A group of nuclear critics Monday publicly denounced the Nuclear Regulatory Commission’s (NRC) proposed rulemaking to review Department of Energy and Pentagon-approved reactor designs.
In a joint press release, the 13 organizations, including Nuclear Information and Resource Service (NIRS) and Beyond Nuclear, said the proposed rule violates aspects of the Atomic Energy Act of 1954 and Energy Reorganization Act of 1974. The organizations submitted a joint 17-page comment document under NRC’s April 2 Federal Register notice of the proposed rule.

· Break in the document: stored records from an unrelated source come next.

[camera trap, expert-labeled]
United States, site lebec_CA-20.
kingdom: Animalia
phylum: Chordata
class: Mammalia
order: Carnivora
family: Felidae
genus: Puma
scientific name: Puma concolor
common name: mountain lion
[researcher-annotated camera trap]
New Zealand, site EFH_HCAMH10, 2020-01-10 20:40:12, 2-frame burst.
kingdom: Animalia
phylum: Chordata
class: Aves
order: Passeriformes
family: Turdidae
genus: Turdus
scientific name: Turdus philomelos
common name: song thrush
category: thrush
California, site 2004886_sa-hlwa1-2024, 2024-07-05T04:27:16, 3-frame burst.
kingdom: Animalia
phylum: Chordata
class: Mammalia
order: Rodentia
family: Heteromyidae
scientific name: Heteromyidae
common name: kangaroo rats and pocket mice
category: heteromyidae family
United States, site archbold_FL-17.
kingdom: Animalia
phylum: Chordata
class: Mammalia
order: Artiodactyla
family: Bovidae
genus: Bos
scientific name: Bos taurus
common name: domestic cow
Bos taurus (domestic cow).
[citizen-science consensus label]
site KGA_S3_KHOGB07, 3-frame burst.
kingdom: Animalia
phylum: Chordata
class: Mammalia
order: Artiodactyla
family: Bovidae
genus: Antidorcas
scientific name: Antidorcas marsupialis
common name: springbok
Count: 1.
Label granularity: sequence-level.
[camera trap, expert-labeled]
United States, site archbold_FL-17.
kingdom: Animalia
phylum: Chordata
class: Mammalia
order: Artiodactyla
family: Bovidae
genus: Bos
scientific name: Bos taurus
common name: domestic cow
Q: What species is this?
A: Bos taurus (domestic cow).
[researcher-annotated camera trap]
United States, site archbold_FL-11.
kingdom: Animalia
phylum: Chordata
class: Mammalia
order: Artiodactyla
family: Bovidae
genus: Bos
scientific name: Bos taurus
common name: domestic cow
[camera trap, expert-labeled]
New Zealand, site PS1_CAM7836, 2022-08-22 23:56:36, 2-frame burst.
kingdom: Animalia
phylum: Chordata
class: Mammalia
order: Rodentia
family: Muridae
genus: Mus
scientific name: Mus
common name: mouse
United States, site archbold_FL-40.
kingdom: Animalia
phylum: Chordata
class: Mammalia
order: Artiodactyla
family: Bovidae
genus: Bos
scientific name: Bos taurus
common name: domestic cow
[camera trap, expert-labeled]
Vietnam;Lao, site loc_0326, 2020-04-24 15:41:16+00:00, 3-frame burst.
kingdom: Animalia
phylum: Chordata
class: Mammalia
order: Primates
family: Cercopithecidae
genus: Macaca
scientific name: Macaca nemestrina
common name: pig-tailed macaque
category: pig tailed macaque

In a Monday emailed statement to Exchange Monitor, NRC said:
“NRC is America’s nuclear safety regulator. We make our own rules and regulatory findings. NRC will consider all comments that go through the public comment process as the agency continues its rulemaking focusing on reviewing analysis of DOE/DOW [Department of War] demonstration projects.”
NRC’s proposed rule seeks to create an additional licensing pathway for DOE and Pentagon-approved test reactors that are pursuing commercial use. The rule would revise Title 10 Code of Federal Regulations Part 50 and Part 53 to provide a third expedited pathway, building off the previous authorization work from DOE and the Pentagon.
The proposed rule received over 700 comments, according to the notice.
According to the nuclear critics’ May 4 filing, the change violates the Atomic Energy Act by “allowing the NRC to approve license applications under the vague standard of ‘safe’” and allowing it to accept safety findings from other agencies without verifying whether those findings are correct.
“The White House is trying to create a ‘regulatory tunnel’ around NRC’s safety regulations,” Tim Judson, NIRS executive director, said in the release. “That would mean DOE’s biases and obviously false assumptions about the safety of nuclear power plants become the new normal, exposing the public to unacceptable dangers to our health and safety.”